Quando a fome começou a bulir com o estômago, Sandoval estava a quilômetros da estação. Caminhara por horas encantado com as luzes, as cores, os edifícios, as vitrines, o trânsito... Estava embriagado nos braços de sua amada, totalmente seduzido. Entrou no bar e pediu um pão com...

- O que tem?

- Solta um x-salada... Berrou o balconista transpirando em bicas e sem dar qualquer atenção à dúvida do visitante – Vai beber o que?

- Quero...

- Com gelo ou sem?

- Como?

- Solta um guaraná gelado. Voltou a gritar o balconista que partia para o próximo freguês.

Com algumas moedas que ficaram no bolso das calças, pagou a única refeição do dia. Não precisava mais, seu espírito estava satisfeito e a alma repleta. O velho desejo era agora realidade. Como era bela a musa de seus mais ardentes sonhos, Sandoval perambulava inebriado entre ruas e praça. Misturou-se aos pivetes, moradores de rua, travestis e damas da noite.
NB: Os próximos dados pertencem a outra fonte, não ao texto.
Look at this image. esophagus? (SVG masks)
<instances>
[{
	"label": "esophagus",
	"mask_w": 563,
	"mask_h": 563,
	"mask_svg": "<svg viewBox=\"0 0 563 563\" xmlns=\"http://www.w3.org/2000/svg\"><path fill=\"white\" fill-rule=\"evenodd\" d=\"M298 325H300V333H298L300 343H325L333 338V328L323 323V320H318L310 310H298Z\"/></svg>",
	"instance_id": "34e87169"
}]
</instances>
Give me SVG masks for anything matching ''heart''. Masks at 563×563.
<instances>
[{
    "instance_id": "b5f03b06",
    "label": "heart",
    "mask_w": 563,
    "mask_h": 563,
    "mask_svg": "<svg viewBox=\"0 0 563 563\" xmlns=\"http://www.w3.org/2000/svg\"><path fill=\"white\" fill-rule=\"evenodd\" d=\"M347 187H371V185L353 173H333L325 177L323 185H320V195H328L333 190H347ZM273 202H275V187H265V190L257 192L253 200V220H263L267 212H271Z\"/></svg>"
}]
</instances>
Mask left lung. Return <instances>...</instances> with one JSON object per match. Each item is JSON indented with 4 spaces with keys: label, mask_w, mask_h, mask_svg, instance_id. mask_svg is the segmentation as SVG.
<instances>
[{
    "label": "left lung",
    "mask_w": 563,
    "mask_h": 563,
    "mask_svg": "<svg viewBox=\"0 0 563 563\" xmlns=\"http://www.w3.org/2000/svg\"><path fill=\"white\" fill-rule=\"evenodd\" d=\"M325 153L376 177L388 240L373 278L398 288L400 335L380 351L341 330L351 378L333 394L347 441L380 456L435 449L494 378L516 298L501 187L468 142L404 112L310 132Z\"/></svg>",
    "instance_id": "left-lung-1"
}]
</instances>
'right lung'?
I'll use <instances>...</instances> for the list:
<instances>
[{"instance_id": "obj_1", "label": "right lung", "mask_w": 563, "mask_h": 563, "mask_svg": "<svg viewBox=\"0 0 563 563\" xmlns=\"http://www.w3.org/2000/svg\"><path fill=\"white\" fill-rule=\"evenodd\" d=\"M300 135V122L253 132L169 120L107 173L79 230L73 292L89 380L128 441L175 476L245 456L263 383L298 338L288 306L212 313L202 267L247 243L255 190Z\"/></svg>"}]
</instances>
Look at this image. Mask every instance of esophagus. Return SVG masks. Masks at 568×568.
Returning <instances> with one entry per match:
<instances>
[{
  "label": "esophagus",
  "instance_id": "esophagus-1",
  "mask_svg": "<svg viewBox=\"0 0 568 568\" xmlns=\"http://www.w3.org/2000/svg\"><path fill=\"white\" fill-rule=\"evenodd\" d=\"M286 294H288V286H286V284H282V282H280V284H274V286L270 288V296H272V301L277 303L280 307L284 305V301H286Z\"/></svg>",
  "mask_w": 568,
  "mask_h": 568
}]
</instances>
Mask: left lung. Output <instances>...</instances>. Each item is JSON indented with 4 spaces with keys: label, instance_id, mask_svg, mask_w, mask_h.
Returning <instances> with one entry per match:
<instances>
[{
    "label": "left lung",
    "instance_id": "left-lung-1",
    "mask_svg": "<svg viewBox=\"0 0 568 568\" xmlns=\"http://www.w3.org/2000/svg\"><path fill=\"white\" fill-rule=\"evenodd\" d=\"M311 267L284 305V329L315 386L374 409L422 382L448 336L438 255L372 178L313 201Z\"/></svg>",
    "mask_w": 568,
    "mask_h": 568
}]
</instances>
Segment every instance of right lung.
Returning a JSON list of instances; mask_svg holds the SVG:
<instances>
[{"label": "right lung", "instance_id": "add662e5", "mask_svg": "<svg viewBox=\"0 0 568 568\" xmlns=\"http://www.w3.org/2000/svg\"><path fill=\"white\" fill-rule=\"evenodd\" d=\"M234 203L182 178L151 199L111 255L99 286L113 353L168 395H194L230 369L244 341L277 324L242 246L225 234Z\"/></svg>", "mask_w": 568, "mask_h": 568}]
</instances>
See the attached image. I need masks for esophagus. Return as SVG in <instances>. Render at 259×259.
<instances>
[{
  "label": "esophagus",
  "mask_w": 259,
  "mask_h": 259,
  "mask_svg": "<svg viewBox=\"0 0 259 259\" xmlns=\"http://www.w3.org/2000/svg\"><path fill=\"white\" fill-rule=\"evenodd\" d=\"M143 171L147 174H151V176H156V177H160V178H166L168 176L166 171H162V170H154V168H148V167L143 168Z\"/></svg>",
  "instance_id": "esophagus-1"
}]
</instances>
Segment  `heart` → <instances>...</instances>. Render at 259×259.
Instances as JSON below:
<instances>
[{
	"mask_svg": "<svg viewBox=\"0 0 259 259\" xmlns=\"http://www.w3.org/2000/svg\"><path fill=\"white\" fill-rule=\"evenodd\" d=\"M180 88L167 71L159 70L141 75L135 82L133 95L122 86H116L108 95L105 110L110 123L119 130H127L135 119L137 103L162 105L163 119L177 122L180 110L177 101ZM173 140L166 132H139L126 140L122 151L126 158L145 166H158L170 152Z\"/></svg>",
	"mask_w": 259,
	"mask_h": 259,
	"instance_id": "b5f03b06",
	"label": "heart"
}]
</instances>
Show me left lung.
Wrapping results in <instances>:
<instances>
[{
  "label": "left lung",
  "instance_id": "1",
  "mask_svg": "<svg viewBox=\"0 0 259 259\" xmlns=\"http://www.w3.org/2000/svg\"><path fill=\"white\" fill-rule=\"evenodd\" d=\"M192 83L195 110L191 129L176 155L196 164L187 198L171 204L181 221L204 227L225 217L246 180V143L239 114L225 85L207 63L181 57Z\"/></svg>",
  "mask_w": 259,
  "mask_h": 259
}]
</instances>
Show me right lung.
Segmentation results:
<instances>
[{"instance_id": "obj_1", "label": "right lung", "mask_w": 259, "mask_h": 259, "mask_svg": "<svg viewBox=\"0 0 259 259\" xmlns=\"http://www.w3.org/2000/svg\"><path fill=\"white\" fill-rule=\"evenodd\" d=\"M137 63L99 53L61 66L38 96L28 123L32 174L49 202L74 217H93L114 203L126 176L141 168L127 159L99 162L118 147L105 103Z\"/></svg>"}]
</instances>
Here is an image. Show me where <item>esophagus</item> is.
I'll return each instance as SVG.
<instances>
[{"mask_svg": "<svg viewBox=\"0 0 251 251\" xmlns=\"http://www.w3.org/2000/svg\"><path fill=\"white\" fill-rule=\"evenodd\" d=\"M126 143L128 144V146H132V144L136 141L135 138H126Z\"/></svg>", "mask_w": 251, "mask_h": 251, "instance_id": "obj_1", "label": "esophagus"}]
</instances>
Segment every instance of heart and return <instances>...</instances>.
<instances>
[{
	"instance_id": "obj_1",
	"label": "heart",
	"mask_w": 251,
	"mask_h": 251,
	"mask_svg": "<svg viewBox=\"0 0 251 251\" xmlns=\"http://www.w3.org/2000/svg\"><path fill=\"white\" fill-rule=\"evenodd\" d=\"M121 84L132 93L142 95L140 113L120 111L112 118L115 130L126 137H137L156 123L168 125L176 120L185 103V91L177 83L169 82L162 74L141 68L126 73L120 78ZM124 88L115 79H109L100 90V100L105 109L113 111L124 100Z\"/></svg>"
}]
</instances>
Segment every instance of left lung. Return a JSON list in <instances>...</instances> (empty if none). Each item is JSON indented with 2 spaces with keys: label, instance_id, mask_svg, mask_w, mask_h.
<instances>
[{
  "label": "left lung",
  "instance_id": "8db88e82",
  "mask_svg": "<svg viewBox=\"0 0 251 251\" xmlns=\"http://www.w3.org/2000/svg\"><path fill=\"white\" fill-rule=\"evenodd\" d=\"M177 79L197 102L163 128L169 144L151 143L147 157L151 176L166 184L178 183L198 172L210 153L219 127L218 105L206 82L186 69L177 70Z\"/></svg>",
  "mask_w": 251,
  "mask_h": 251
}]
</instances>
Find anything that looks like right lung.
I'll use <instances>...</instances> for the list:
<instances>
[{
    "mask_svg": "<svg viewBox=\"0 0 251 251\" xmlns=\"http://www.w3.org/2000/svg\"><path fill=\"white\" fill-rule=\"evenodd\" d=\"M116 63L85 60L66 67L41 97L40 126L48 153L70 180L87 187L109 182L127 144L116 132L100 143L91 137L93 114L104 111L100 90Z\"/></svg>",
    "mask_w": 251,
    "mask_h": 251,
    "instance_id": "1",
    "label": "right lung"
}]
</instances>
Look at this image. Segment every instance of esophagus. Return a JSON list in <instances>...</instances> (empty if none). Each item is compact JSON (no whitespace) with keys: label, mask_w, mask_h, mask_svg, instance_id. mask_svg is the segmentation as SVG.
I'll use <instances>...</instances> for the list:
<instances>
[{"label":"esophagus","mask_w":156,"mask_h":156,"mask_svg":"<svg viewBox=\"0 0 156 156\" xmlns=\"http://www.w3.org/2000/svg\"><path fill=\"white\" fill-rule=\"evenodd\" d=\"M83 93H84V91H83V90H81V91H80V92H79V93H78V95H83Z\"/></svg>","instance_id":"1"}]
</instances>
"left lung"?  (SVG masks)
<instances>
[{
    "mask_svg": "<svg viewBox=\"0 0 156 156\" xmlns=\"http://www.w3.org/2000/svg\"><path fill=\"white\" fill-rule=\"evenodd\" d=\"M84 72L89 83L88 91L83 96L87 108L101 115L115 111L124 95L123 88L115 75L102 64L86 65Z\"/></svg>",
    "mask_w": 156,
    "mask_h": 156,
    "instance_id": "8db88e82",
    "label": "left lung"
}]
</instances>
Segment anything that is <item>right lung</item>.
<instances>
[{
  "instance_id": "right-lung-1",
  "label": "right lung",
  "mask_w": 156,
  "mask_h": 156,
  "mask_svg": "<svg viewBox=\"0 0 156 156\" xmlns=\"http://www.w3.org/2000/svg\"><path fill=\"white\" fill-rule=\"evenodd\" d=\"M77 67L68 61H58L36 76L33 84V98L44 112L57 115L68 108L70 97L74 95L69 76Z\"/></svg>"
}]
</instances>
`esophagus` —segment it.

Nunca vira moças mais lindas, nem a Professora Vera Alice cheirava tão gostoso quando andando pela sala de aula passava ao seu lado parecendo envolta em braçadas de flores do campo.

Recostado ao banco da praça nosso apaixonado viajante adormeceu acompanhando as luzes dos carros que passavam pela avenida e as pernas das meninas que desfilavam à caça de trabalho.

Madrugada alta, o policial cassetete em punho, exigia os documentos. Ainda sonolento, sem entender o que acontecia, levou uma estalada bofetada que lhe fez zumbir o ouvido. Foi jogado no “camburão” e gentilmente hospedado por três dias no xilindró de um distrito policial. Compartilhavam da mesma “suíte” um bêbado, um viciado em drogas e dois travestis que por sinal, se desmanchavam em favores na intenção de agradar o iniciante na vida da carceragem.

Terça-feira. Após um esbregue bem dado pelo delegado todos os hóspedes foram liberados. Um dos travestis, condoído com a situação do novo companheiro, emprestou dinheiro para que Sandoval pudesse retornar à sua distante Floreal, com a promessa de voltar rápido para visitar seus novos amigos.

O motorista aprumou-se no banco, conferiu o horário no relógio de pulso, girou a chave ligando o motor do ônibus e engatou a marcha... Antes que o veículo entrasse em movimento, Sandoval saltou pela janela qual um gato em chapa quente, correu pela multidão apinhada na plataforma e nunca mais foi visto. A grande dama de seus sonhos de infância o havia devorado por completo.